Exercise directions >>
According to the passage on acute coronary syndrome care, what is the median time that Australian patients with STEMI wait before seeking medical attention?

Excerpted passage >>

┌────────

Deficits in the application of optimal ACS care occur in the prehospital, inhospital and postdischarge periods. The case studies outlined in Box 2 highlight some of these contemporary issues.
In the first case study, Mr T experienced delays in presentation to hospital and in the performance and interpretation of the electrocardiogram (ECG), which significantly delayed time to reperfusion. Australian evidence suggests that patients with STEMI wait a median time of 100 minutes before seeking medical attention, and this delay has not changed since it was first described in the early 1990s. A significant proportion of patients with STEMI do not receive timely reperfusion after presentation to hospital (within 90 minutes of presentation for PCI, and 30 minutes for fibrinolysis).27 Overcrowding of emergency departments and access block can contribute to this delay.28 This means there is a median delay from symptom onset to reperfusion exceeding 190 minutes for patients receiving PCI and 130 minutes for those receiving fibrinolysis — times well beyond the threshold for the development of significant irreversible myocardial necrosis.
Of equal concern is that about 30%–40% of all patients with STEMI receive no reperfusion therapy.3 It has been estimated that increasing the numbers of patients treated with reperfusion therapy would save 270 lives per 10 000 patients with STEMI.6
If Mr T had been transferred to a PCI-capable centre within 24 hours after receipt of fibrinolytic therapy, he could have had early angiography, which would likely have prevented his recurrent myocardial infarction. Similarly, had Mrs D been recognised as being at high risk of a recurrent event, she could have received earlier coronary angiography. There are well validated bedside tools29 that predict the likelihood of inhospital events and guide the application of appropriate management. However, these tools are rarely applied in Australian hospitals. There is also geographical heterogeneity in the provision of coronary angiography for ACS patients in Australia.30 Where access to coronary angiography is available, risk-averse physician behaviour is observed, whereby the highest-risk patients with the most to gain from invasive management are the least likely to receive it.31 Clinicians select therapy on the basis of acute risk factors (ECG changes and troponin level elevation), while patients accumulating chronic risk factors are less likely to receive evidence-based therapies.32
Mr T was discharged with suboptimal secondary prevention therapies, some written information and a letter for his general practitioner. At the time of discharge, there was no strategy for ensuring he complied with these instructions.

└────────

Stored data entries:
┌────────

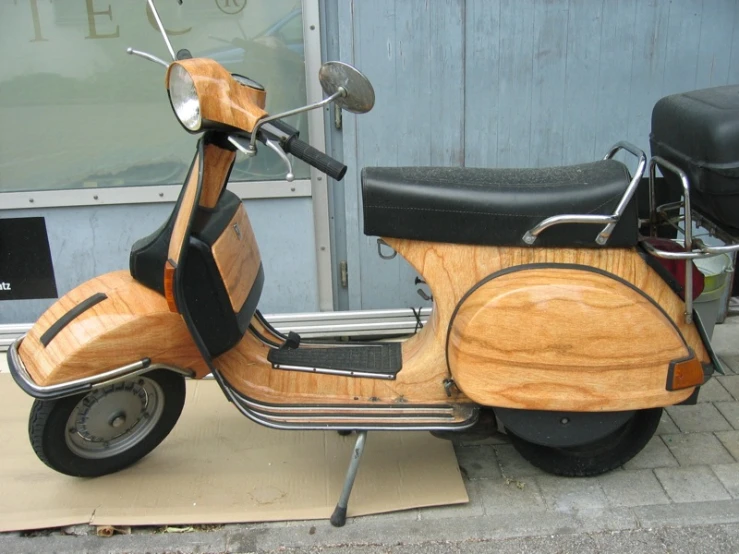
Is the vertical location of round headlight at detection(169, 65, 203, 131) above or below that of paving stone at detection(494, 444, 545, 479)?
above

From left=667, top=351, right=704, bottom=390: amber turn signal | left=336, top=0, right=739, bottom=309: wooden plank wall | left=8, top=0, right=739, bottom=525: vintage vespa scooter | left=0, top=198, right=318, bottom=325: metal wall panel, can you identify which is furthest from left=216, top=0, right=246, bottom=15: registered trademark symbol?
left=667, top=351, right=704, bottom=390: amber turn signal

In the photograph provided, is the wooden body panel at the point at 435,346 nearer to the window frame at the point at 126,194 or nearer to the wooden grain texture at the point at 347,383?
the wooden grain texture at the point at 347,383

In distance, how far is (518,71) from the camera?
3504 mm

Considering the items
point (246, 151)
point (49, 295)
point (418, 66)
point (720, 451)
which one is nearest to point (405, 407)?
point (246, 151)

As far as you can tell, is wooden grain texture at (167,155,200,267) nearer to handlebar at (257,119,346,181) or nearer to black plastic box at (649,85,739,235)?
handlebar at (257,119,346,181)

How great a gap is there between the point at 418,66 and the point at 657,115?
1347mm

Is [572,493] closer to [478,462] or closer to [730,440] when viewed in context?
[478,462]

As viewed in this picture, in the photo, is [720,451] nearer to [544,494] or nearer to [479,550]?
[544,494]

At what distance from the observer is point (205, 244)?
227 centimetres

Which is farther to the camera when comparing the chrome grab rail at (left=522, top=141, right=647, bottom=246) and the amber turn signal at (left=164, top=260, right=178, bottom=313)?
the amber turn signal at (left=164, top=260, right=178, bottom=313)

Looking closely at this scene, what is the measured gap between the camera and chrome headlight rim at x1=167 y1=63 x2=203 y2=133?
6.69 feet

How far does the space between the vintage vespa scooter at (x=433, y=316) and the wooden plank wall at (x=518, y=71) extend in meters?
1.18

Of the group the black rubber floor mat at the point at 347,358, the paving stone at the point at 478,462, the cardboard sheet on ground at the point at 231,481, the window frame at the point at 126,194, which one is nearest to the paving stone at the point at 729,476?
the paving stone at the point at 478,462

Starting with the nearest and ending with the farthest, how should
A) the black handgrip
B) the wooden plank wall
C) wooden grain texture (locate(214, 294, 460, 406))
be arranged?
the black handgrip < wooden grain texture (locate(214, 294, 460, 406)) < the wooden plank wall
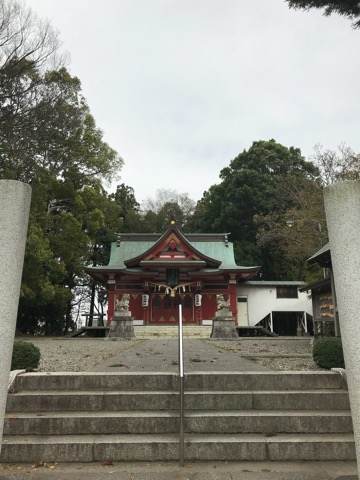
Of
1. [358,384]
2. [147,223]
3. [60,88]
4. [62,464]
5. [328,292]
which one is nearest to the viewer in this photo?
[358,384]

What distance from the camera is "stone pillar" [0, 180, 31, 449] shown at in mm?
2916

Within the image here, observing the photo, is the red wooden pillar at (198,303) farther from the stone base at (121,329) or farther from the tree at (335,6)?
the tree at (335,6)

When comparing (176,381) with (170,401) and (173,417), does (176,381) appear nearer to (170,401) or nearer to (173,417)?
(170,401)

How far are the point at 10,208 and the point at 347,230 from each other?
2573 millimetres

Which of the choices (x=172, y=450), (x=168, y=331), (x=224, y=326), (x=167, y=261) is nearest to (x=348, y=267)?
(x=172, y=450)

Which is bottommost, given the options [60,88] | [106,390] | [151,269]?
[106,390]

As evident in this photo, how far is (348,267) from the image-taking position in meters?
2.95

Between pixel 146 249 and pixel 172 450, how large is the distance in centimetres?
2447

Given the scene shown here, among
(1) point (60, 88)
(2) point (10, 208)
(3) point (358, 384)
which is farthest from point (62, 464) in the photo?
(1) point (60, 88)

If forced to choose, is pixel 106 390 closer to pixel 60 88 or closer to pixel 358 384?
pixel 358 384

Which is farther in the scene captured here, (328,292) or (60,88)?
(60,88)

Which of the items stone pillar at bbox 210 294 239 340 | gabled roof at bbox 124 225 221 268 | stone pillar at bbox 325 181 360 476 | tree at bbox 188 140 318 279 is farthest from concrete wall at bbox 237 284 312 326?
stone pillar at bbox 325 181 360 476

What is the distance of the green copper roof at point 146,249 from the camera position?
87.2 ft

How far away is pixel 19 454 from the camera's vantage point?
3.56 metres
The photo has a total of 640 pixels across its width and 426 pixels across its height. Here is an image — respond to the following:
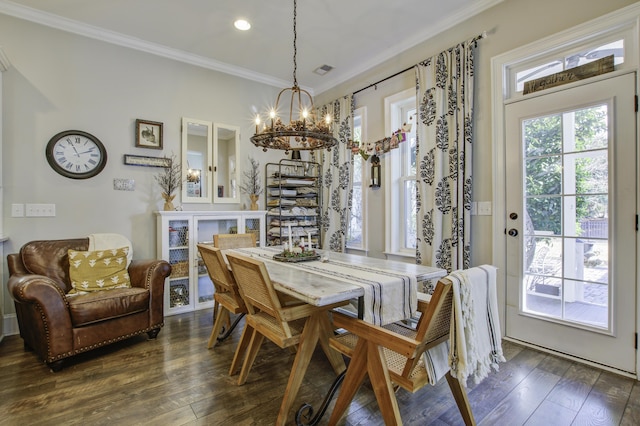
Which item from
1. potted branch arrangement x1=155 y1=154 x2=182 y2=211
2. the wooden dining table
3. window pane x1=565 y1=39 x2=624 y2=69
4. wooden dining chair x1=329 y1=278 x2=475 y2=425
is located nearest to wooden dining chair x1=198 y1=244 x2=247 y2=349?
the wooden dining table

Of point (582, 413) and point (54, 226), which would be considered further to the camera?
point (54, 226)

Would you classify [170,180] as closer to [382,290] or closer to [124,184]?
[124,184]

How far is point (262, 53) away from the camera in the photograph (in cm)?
372

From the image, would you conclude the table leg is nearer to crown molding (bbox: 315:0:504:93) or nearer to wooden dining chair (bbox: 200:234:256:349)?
wooden dining chair (bbox: 200:234:256:349)

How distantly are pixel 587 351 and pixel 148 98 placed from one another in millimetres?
4629

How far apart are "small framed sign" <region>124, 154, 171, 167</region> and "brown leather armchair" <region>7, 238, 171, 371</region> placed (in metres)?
0.92

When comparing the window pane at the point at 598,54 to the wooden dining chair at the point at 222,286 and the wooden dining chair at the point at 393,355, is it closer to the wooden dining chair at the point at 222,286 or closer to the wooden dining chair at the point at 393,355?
the wooden dining chair at the point at 393,355

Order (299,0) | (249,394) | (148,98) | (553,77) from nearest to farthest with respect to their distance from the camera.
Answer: (249,394) → (553,77) → (299,0) → (148,98)

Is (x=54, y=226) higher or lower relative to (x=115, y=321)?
higher

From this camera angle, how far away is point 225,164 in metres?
4.07

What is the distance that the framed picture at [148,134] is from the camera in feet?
11.4

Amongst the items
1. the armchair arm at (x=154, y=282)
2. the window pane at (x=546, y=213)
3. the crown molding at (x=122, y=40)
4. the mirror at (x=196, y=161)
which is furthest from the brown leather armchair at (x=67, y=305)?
the window pane at (x=546, y=213)

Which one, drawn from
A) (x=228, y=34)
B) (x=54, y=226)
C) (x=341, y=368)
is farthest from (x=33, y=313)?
(x=228, y=34)

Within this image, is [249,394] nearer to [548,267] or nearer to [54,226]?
[548,267]
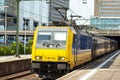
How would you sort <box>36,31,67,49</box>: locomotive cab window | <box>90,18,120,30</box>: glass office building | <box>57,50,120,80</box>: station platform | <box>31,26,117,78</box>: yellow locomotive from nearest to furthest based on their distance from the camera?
<box>57,50,120,80</box>: station platform → <box>31,26,117,78</box>: yellow locomotive → <box>36,31,67,49</box>: locomotive cab window → <box>90,18,120,30</box>: glass office building

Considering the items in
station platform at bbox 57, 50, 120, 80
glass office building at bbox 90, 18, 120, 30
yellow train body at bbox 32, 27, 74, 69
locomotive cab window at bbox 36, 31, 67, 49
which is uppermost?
glass office building at bbox 90, 18, 120, 30

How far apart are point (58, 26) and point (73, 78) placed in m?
6.48

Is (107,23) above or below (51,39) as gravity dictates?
above

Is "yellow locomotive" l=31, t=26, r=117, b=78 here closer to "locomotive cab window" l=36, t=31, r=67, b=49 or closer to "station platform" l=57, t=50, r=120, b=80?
"locomotive cab window" l=36, t=31, r=67, b=49

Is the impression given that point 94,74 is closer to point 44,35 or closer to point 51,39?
point 51,39

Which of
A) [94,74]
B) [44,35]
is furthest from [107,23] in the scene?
[94,74]

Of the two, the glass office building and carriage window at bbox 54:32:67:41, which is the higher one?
the glass office building

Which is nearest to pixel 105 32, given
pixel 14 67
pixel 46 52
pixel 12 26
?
pixel 12 26

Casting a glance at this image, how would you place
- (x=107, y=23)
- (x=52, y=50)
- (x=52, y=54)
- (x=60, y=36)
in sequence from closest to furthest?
(x=52, y=54) < (x=52, y=50) < (x=60, y=36) < (x=107, y=23)

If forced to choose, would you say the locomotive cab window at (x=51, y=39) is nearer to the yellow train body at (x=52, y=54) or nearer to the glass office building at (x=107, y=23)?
the yellow train body at (x=52, y=54)

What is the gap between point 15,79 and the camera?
71.5 feet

└────────

Exercise result >>
100 minutes.